被疑者が身体拘束された場合は、最大23日間の間に処分を決定しなければなりません。
略式請求は、被疑者に異議がなく、簡易裁判所の管轄となる比較的軽微な事件で、罰金等が100万円以下の事件に対して、公判廷を開かずに検察官の提出証拠で審理をし、罰金等の刑を科する手続きです。

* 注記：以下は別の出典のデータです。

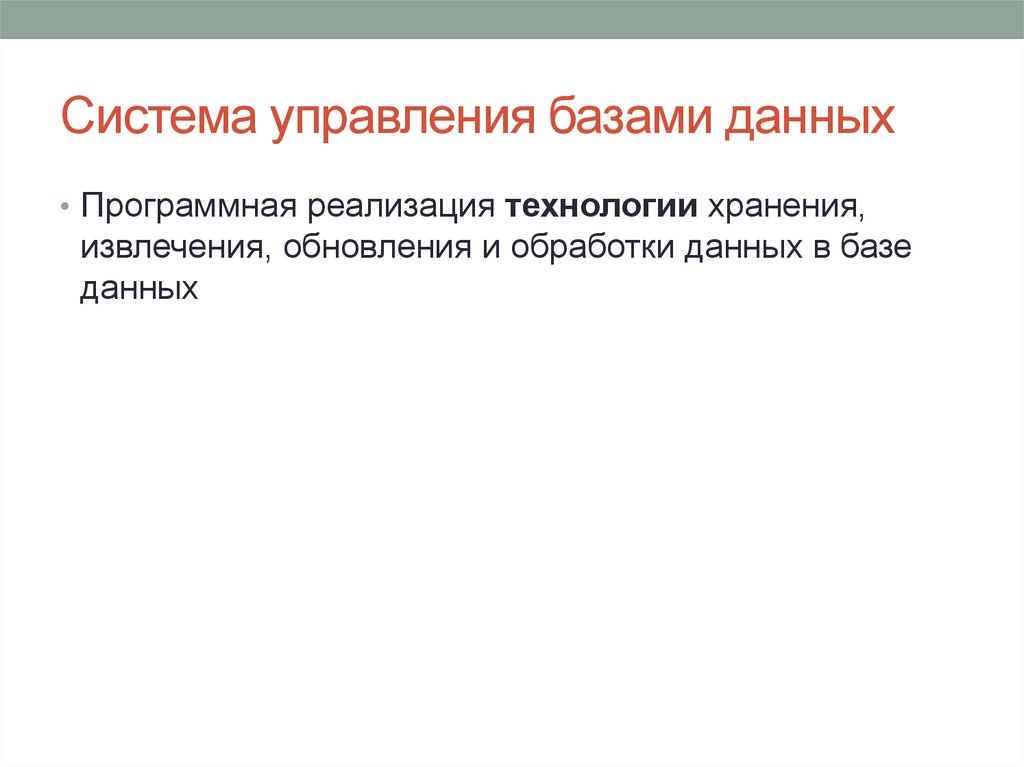 Система управления базами данных

• Программная реализация технологии хранения, извлечения, обновления и обработки данных в базе данных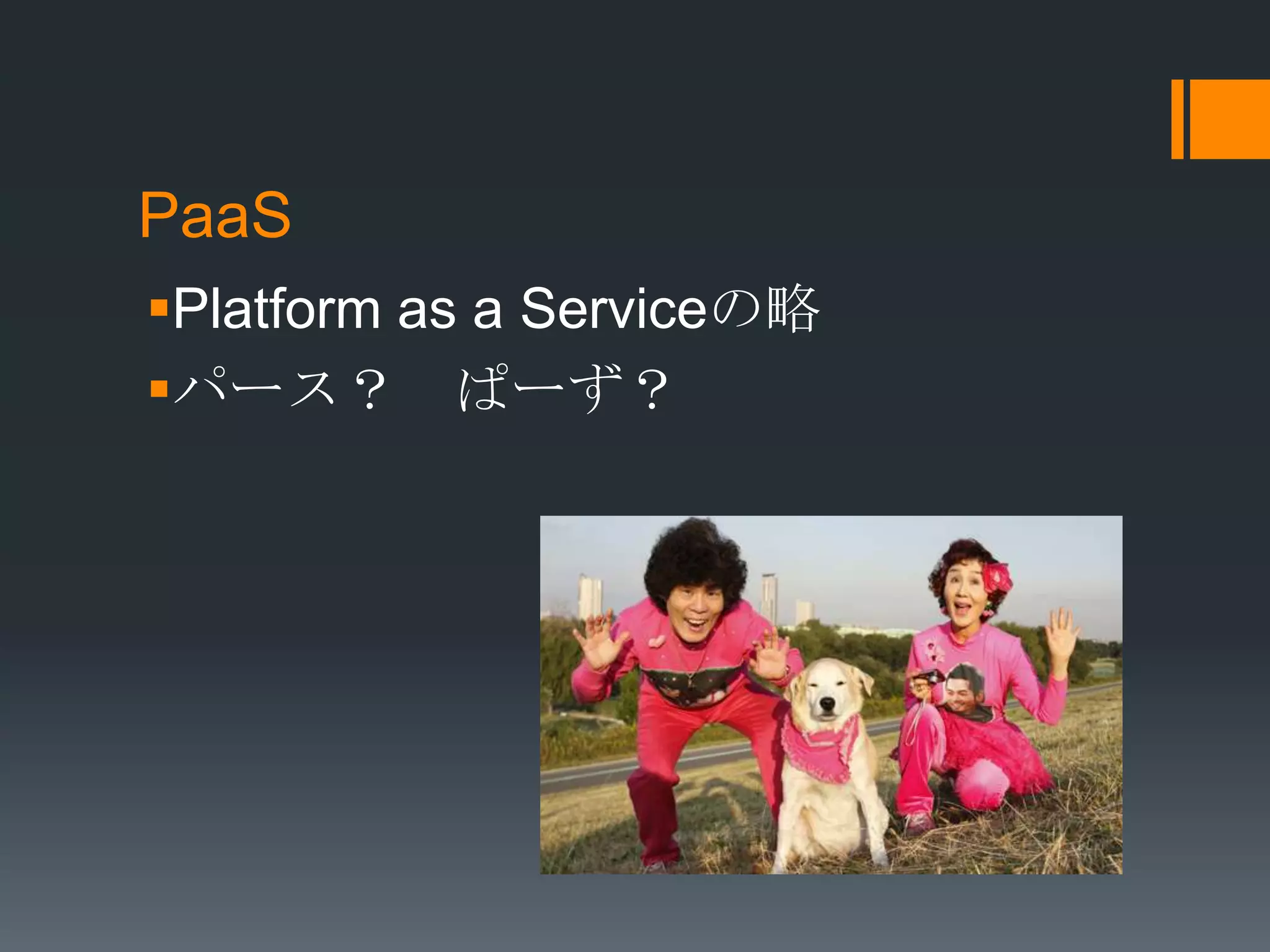 PaaS

▪Platform as a Serviceの略

▪パース？　ぱーず？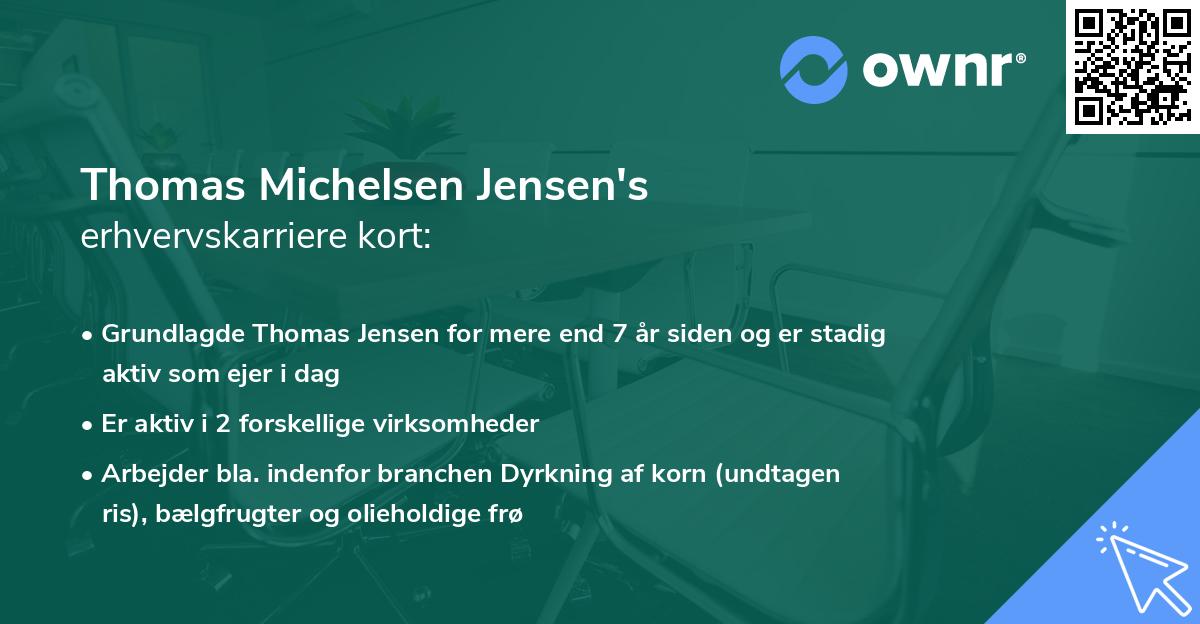 ownr®

Thomas Michelsen Jensen's
erhvervskarriere kort:

• Grundlagde Thomas Jensen for mere end 7 år siden og er stadig aktiv som ejer i dag
• Er aktiv i 2 forskellige virksomheder
• Arbejder bla. indenfor branchen Dyrkning af korn (undtagen ris), bælgfrugter og olieholdige frø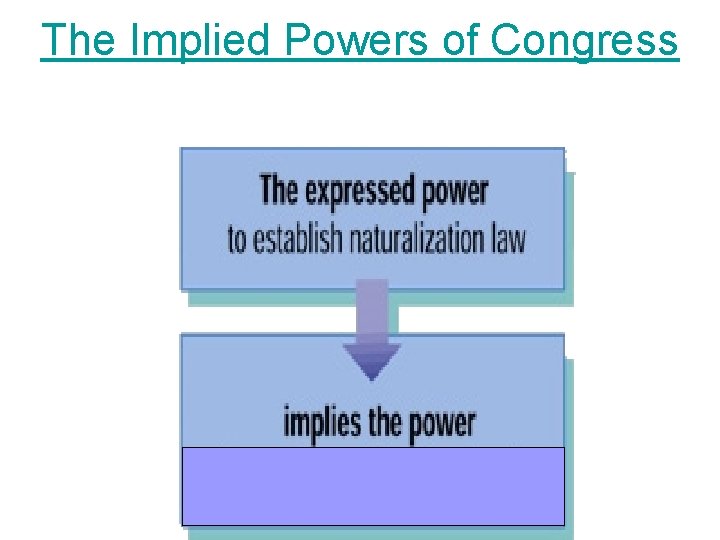 The Implied Powers of Congress

The expressed power
to establish naturalization law

implies the power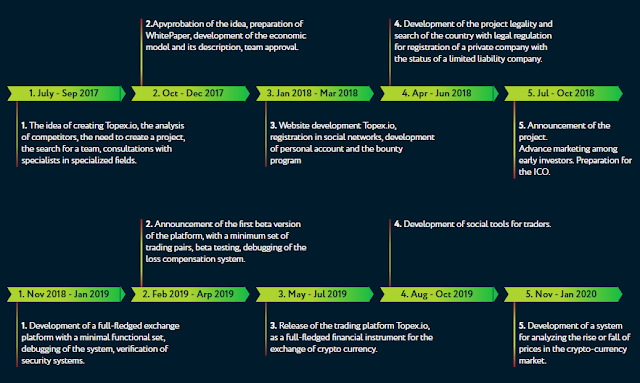 2.Apvprobation of the idea, preparation of WhitePaper, development of the economic model and its description, team approval.

4. Development of the project legality and search of the country with legal regulation for registration of a private company with the status of a limited liability company.

1. July - Sep 2017

2. Oct - Dec 2017

3. Jan 2018 - Mar 2018

4. Apr - Jun 2018

5. Jul - Oct 2018

1. The idea of creating Topex.io, the analysis of competitors, the need to create a project, the search for a team, consultations with specialists in specialized fields.

3. Website development Topex.io, registration in social networks, development of personal account and the bounty program

5. Announcement of the project.
Advance marketing among early investors. Preparation for the ICO.

2. Announcement of the first beta version of the platform, with a minimum set of trading pairs, beta testing, debugging of the loss compensation system.

4. Development of social tools for traders.

1. Nov 2018 - Jan 2019

2. Feb 2019 - Arp 2019

3. May - Jul 2019

4. Aug - Oct 2019

5. Nov - Jan 2020

1. Development of a full-fledged exchange platform with a minimal functional set, debugging of the system, verification of security systems.

3. Release of the trading platform Topex.io, as a full-fledged financial instrument for the exchange of crypto currency.

5. Development of a system for analyzing the rise or fall of prices in the crypto-currency market.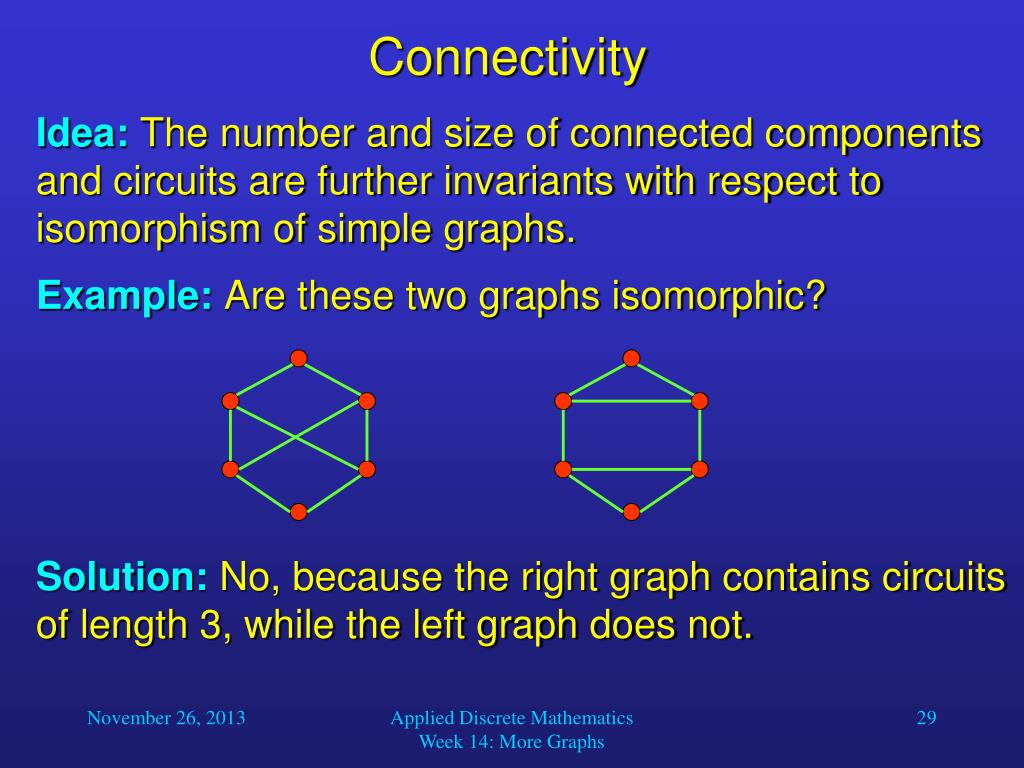 Connectivity

Idea: The number and size of connected components and circuits are further invariants with respect to isomorphism of simple graphs.

Example: Are these two graphs isomorphic?

Solution: No, because the right graph contains circuits of length 3, while the left graph does not.

November 26, 2013

Applied Discrete Mathematics
Week 14: More Graphs

29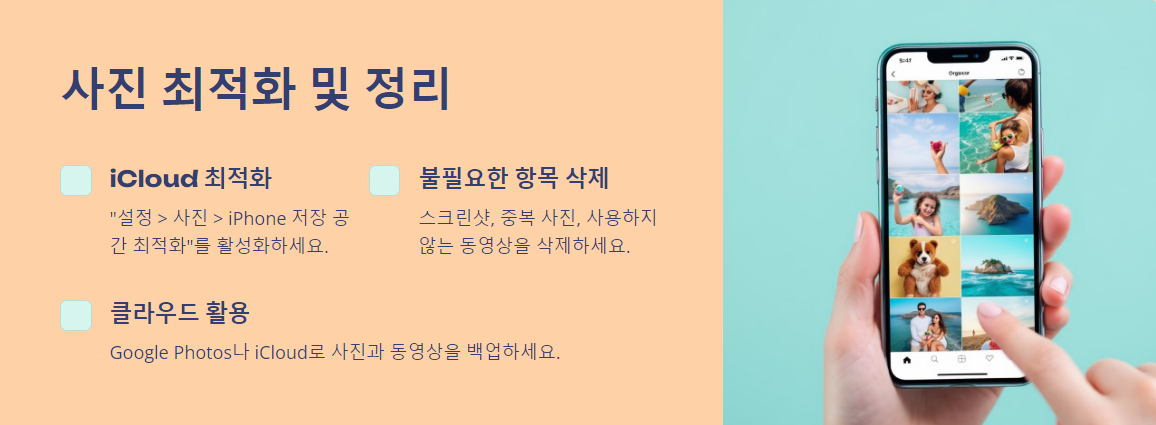 사진 최적화 및 정리

iCloud 최적화

"설정 > 사진 > iPhone 저장 공간 최적화"를 활성화하세요.

불필요한 항목 삭제

스크린샷, 중복 사진, 사용하지 않는 동영상을 삭제하세요.

클라우드 활용

Google Photos나 iCloud로 사진과 동영상을 백업하세요.

5:41

Organize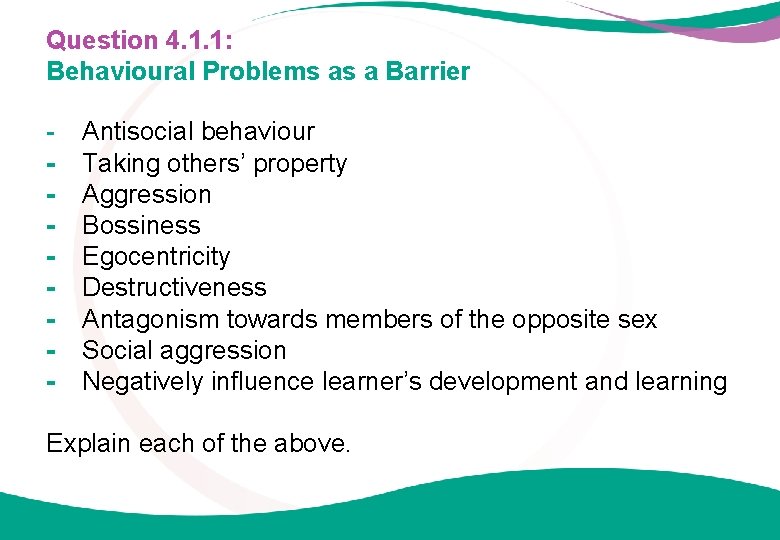 Question 4.1.1:
Behavioural Problems as a Barrier

- Antisocial behaviour
- Taking others' property
- Aggression
- Bossiness
- Egocentricity
- Destructiveness
- Antagonism towards members of the opposite sex
- Social aggression
- Negatively influence learner's development and learning

Explain each of the above.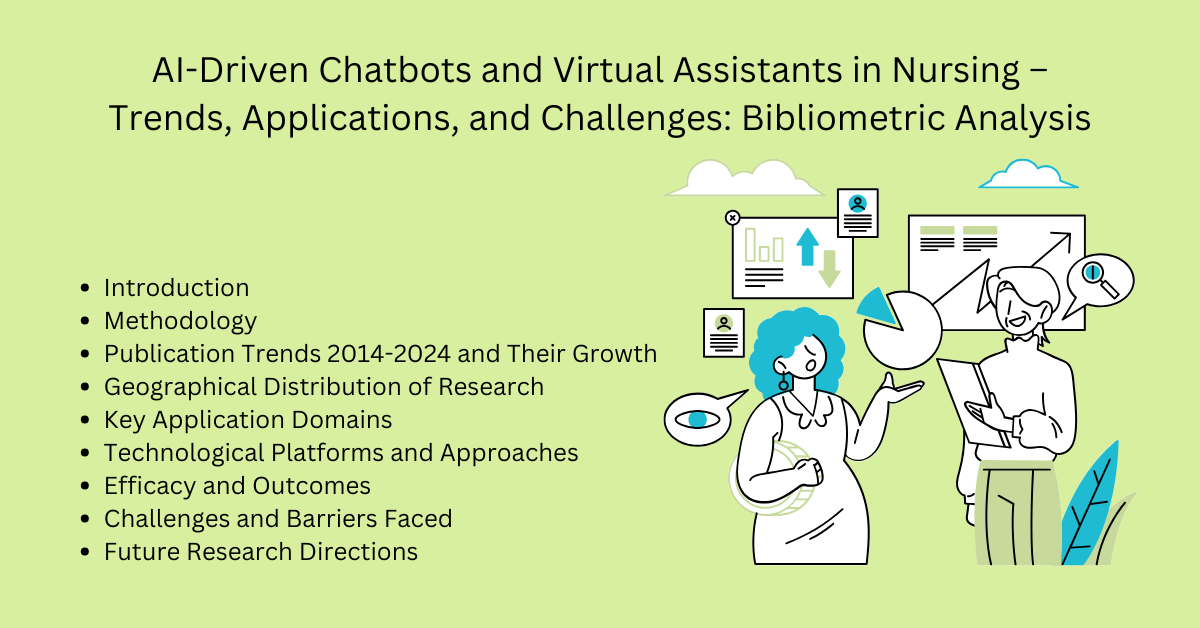 AI-Driven Chatbots and Virtual Assistants in Nursing – Trends, Applications, and Challenges: Bibliometric Analysis

- Introduction
- Methodology
- Publication Trends 2014-2024 and Their Growth
- Geographical Distribution of Research
- Key Application Domains
- Technological Platforms and Approaches
- Efficacy and Outcomes
- Challenges and Barriers Faced
- Future Research Directions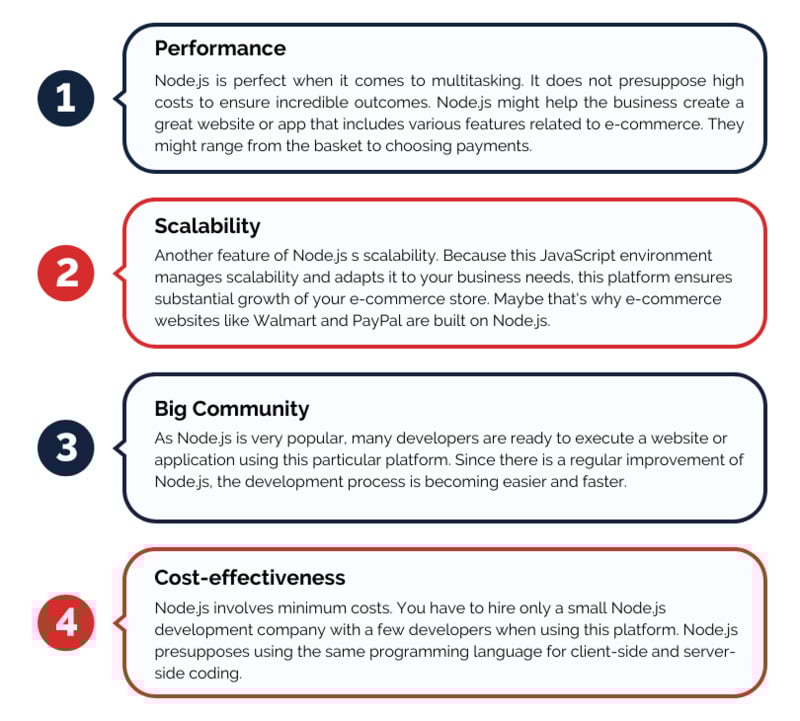 1

Performance

Node.js is perfect when it comes to multitasking. It does not presuppose high costs to ensure incredible outcomes. Node.js might help the business create a great website or app that includes various features related to e-commerce. They might range from the basket to choosing payments.

2

Scalability

Another feature of Node.js s scalability. Because this JavaScript environment manages scalability and adapts it to your business needs, this platform ensures substantial growth of your e-commerce store. Maybe that's why e-commerce websites like Walmart and PayPal are built on Node.js.

3

Big Community

As Node.js is very popular, many developers are ready to execute a website or application using this particular platform. Since there is a regular improvement of Node.js, the development process is becoming easier and faster.

4

Cost-effectiveness

Node.js involves minimum costs. You have to hire only a small Node.js development company with a few developers when using this platform. Node.js presupposes using the same programming language for client-side and server-side coding.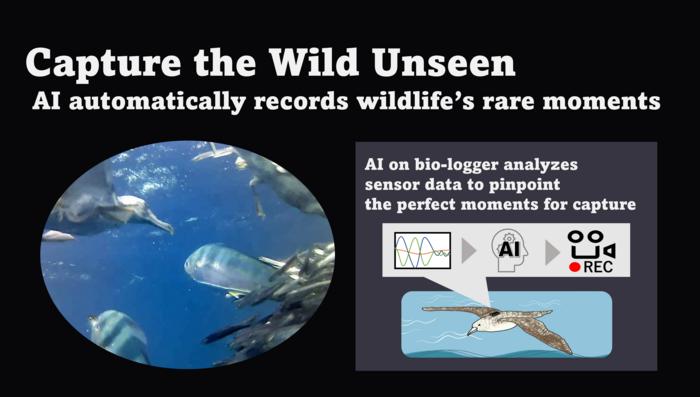 Capture the Wild Unseen
AI automatically records wildlife's rare moments

AI on bio-logger analyzes sensor data to pinpoint the perfect moments for capture

AI

REC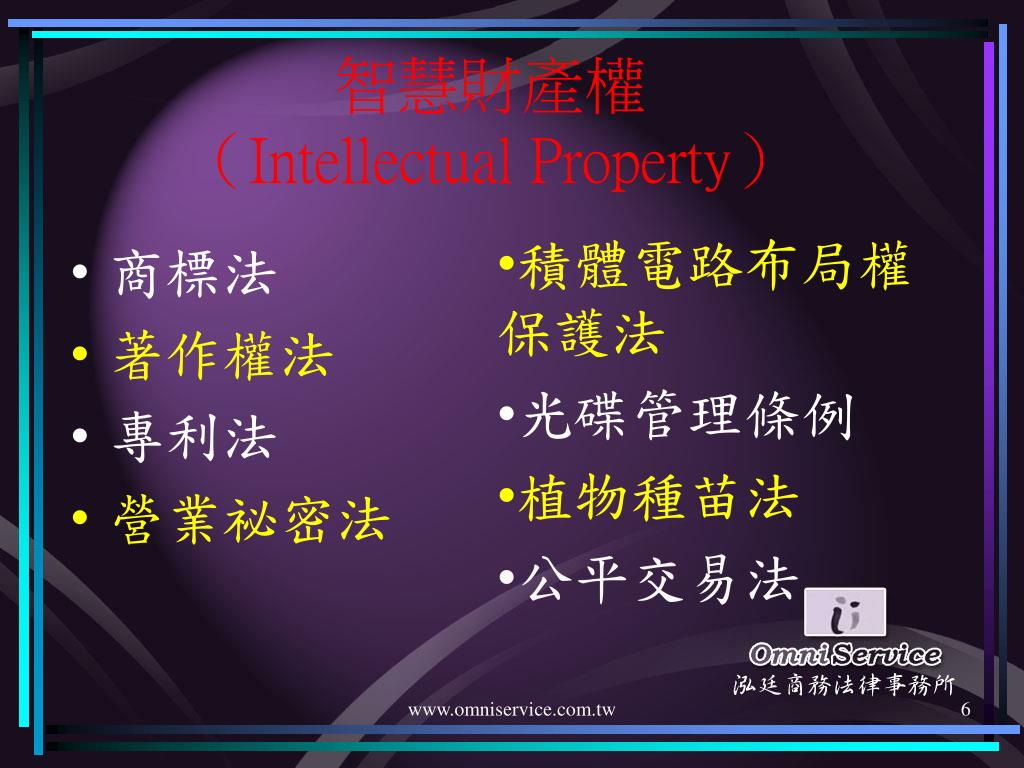 智慧財產權
（Intellectual Property）

• 商標法
• 著作權法
• 專利法
• 營業祕密法

•積體電路布局權保護法
•光碟管理條例
•植物種苗法
•公平交易法

OmniService
泓廷商務法律事務所

www.omniservice.com.tw

6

したがって不起訴ではなくても、略式請求の場合、判決までにさほど期間は要しません。
なお、判決に納得がいかない場合、告知を受けた日から14日以内であれば正式裁判の請求をすることもできます。
2 裁判が終わるまでの期間
起訴されてから裁判が終わるまでは、事件の内容や、被告人(被疑者は検察官から起訴されると、被告人という立場になります)がその内容について罪を認めているか否か、裁判員裁判対象事件であるかどうかによって期間が大きく異なります。
裁判員裁判の対象事件は、一定の重大な犯罪の疑いで起訴された刑事事件です。
参考リンク:最高裁判所・裁判員制度ではどんな事件の裁判をするのですか。
⑴ 準備期間
起訴されてから第1回目の期日が行われるまでは、約1か月程度の準備期間があります。
この間に検察官は公判提出証拠を厳選し、それを被告人及び弁護人に開示して弁護人が被告人と打合せをします。
このとき、裁判官に予断を抱かせないようにするため、第1回公判期日の証拠調べの段階まで、裁判官は起訴状以外の証拠等の内容を知らされません。
このような取扱いのことを「起訴状一本主義」といいます。
⑵ 期日
窃盗や覚せい剤のような罪状で、本人が罪を認めている場合は、通常1回の期日で審理が終結(結審といいます)し、2回目の期日で判決が言い渡されることが多いです。
結審となった後、2~3週間後に判決言渡しとなるので、起訴から2か月ほどで終結します。
一方、本人が否認しているケースで重罪の場合は、長い場合は終了するまで2年以上要することもあります。
公判期日では、書証を調べ、証人尋問や被告人質問を行い、検察官と弁護人の意見を踏まえて裁判官が判決を宣告します。
起訴されてから裁判が終わるまでの期間は、事案によって異なると言わざるを得ないでしょう。